Edit mode and Command mode

Once you click on a notebook cell to select it, you may interact with it in two ways, which are called modes. Later on, when you are reviewing this material again, read more about this in Reference 1.

Edit mode:

  • We enter edit mode by pressing Enter or double-clicking on the cell.

  • We know we are in this mode when we see a green cell border and a prompt in the cell area.

  • When we are in edit mode, we can type into the cell, like a normal text editor.

Command mode:

  • We enter in command mode by pressing Esc or clicking outside the cell area.

  • We know we are in this mode when we see a grey cell border with a left blue margin.

  • In this mode, certain keys are mapped to shortcuts to help with common actions.

You can find a list of the shortcuts by selecting Help->Keyboard Shortcuts from the notebook menu bar.
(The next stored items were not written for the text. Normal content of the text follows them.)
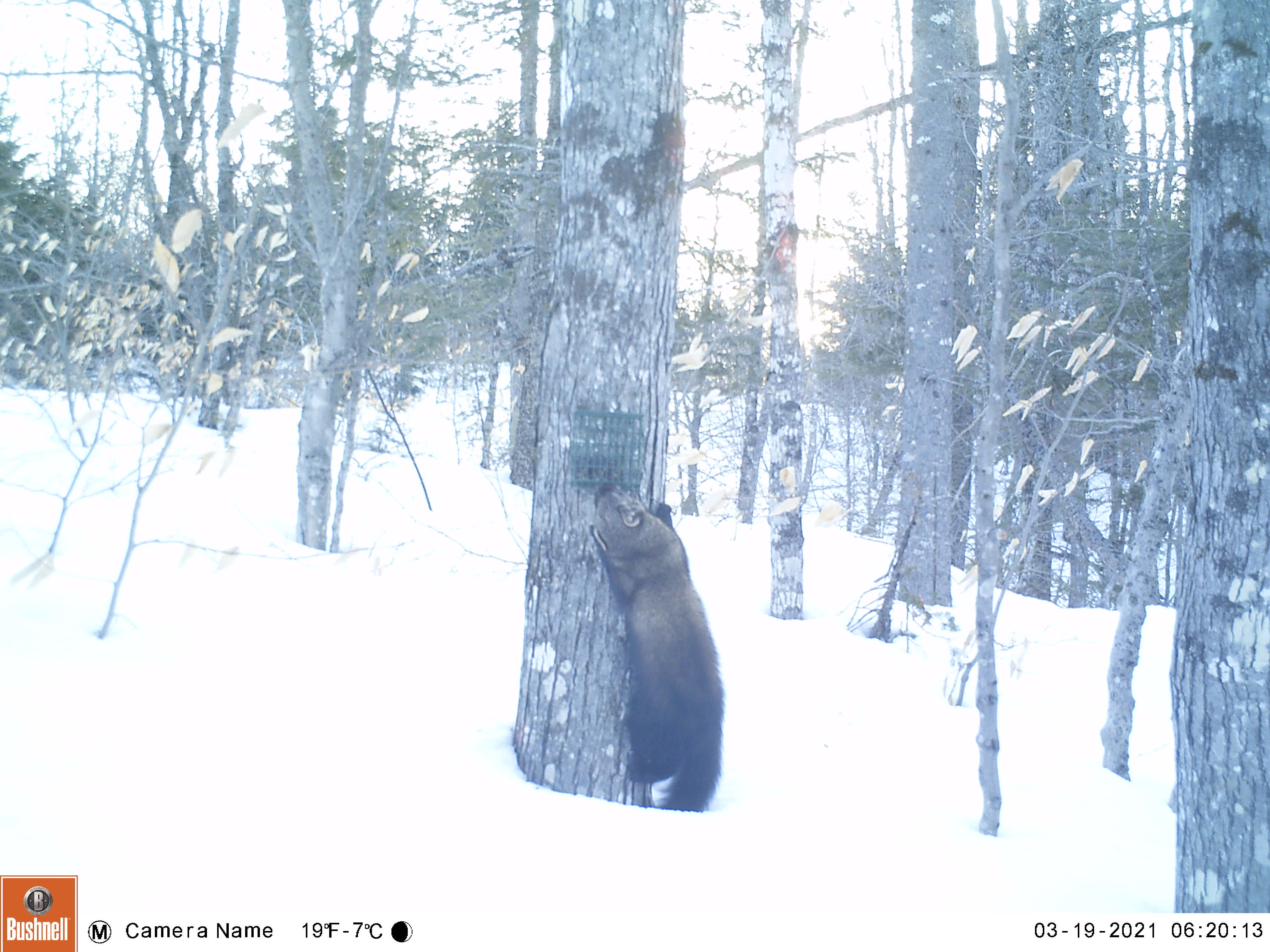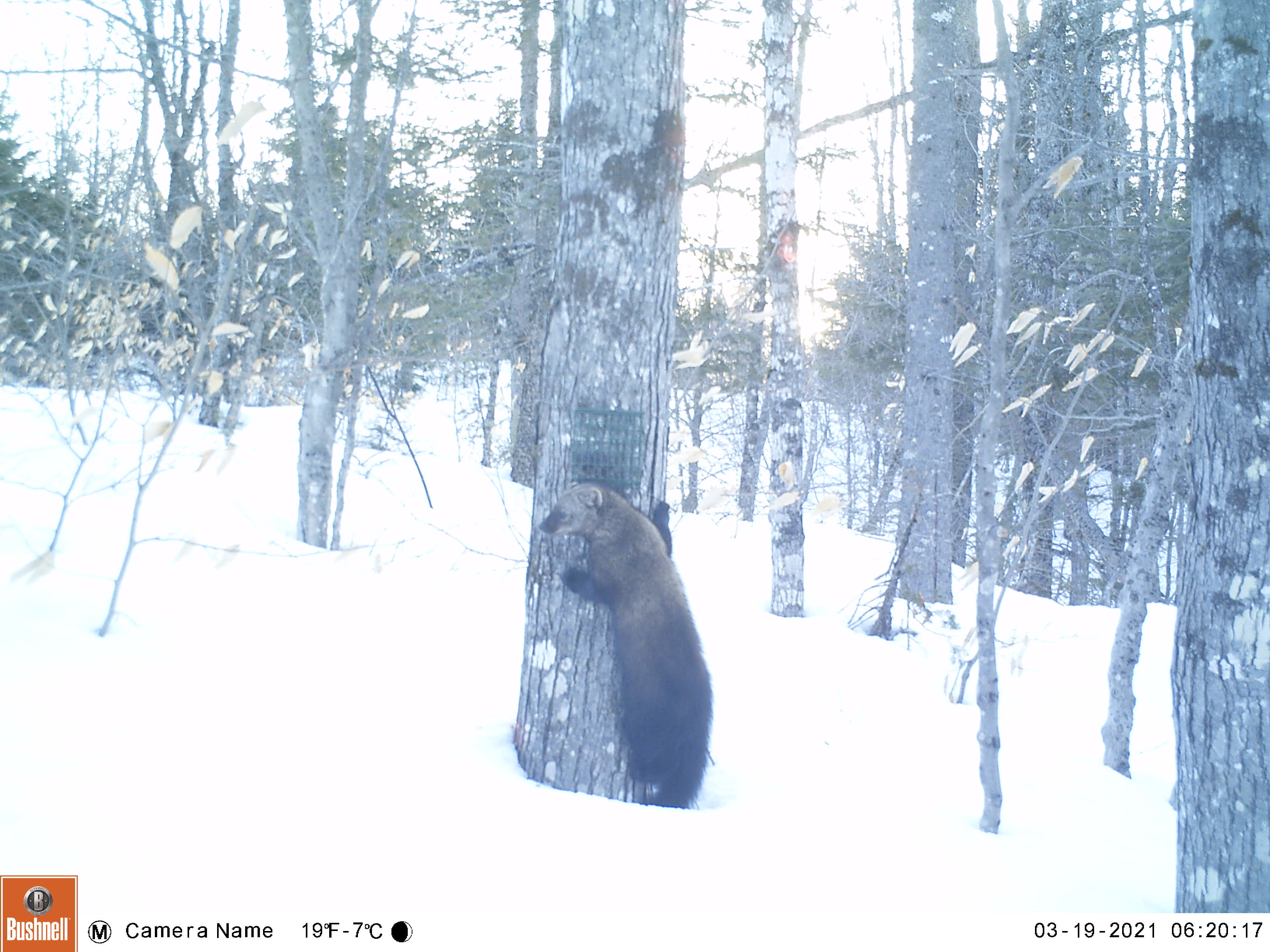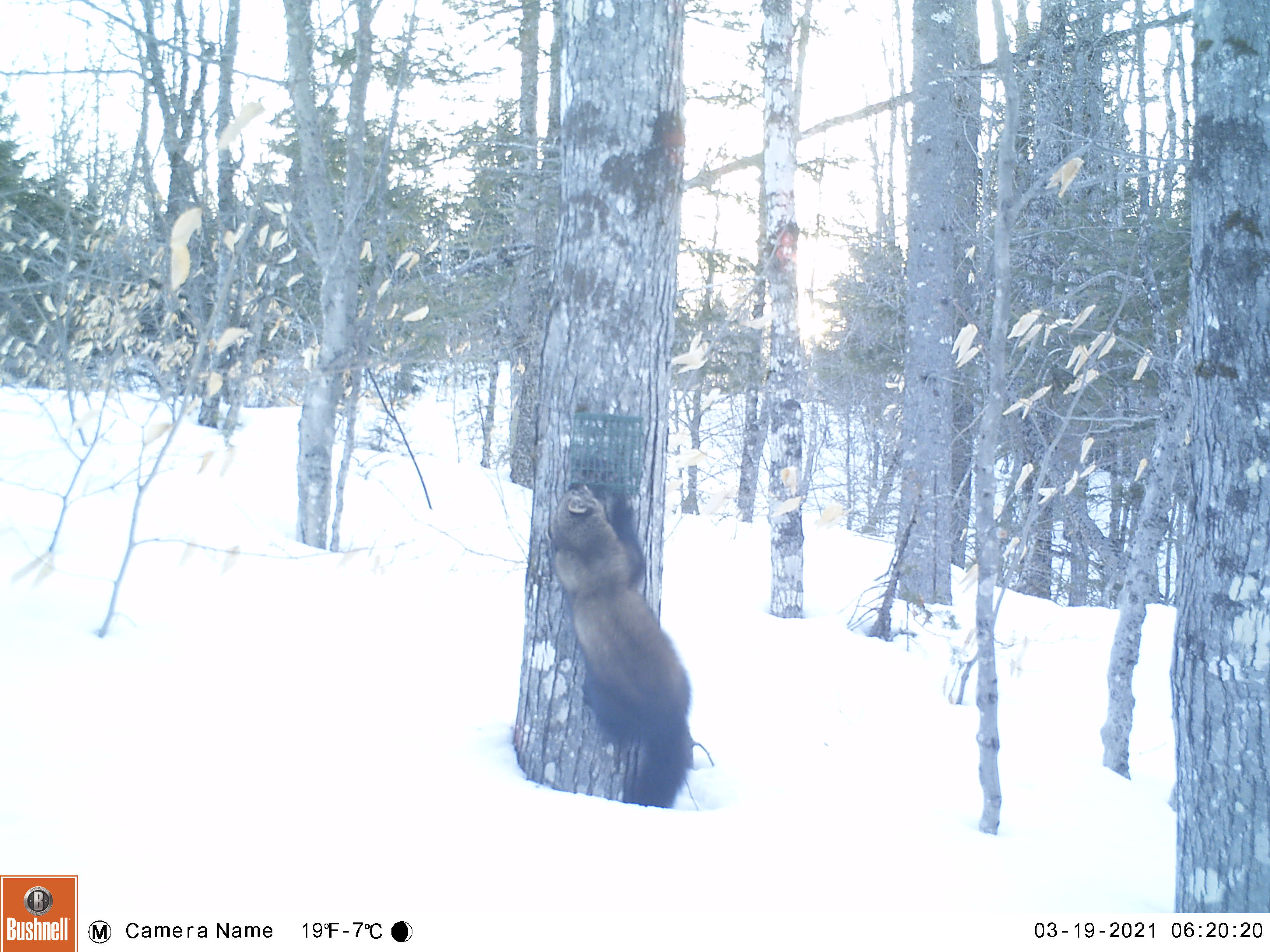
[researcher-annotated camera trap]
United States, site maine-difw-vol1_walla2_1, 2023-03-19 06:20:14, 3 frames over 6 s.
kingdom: Animalia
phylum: Chordata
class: Mammalia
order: Carnivora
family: Mustelidae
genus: Pekania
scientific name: Pekania pennanti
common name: fisher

You may want to leave this for later, and come back to it, but it becomes more helpful the more you use Jupyter.

How to shut down the kernel and exit

Closing the browser tab where you've been working on a notebook does not immediately "shut down" the compute kernel. So you sometimes need to do a little housekeeping.

Once you close a notebook, you will see in the main Jupyter app that your notebook file has a green book symbol next to it. You should click in the box at the left of that symbol, and then click where it says Shutdown. You don't need to do this all the time, but if you have a lot of notebooks running, they will use resources in your machine.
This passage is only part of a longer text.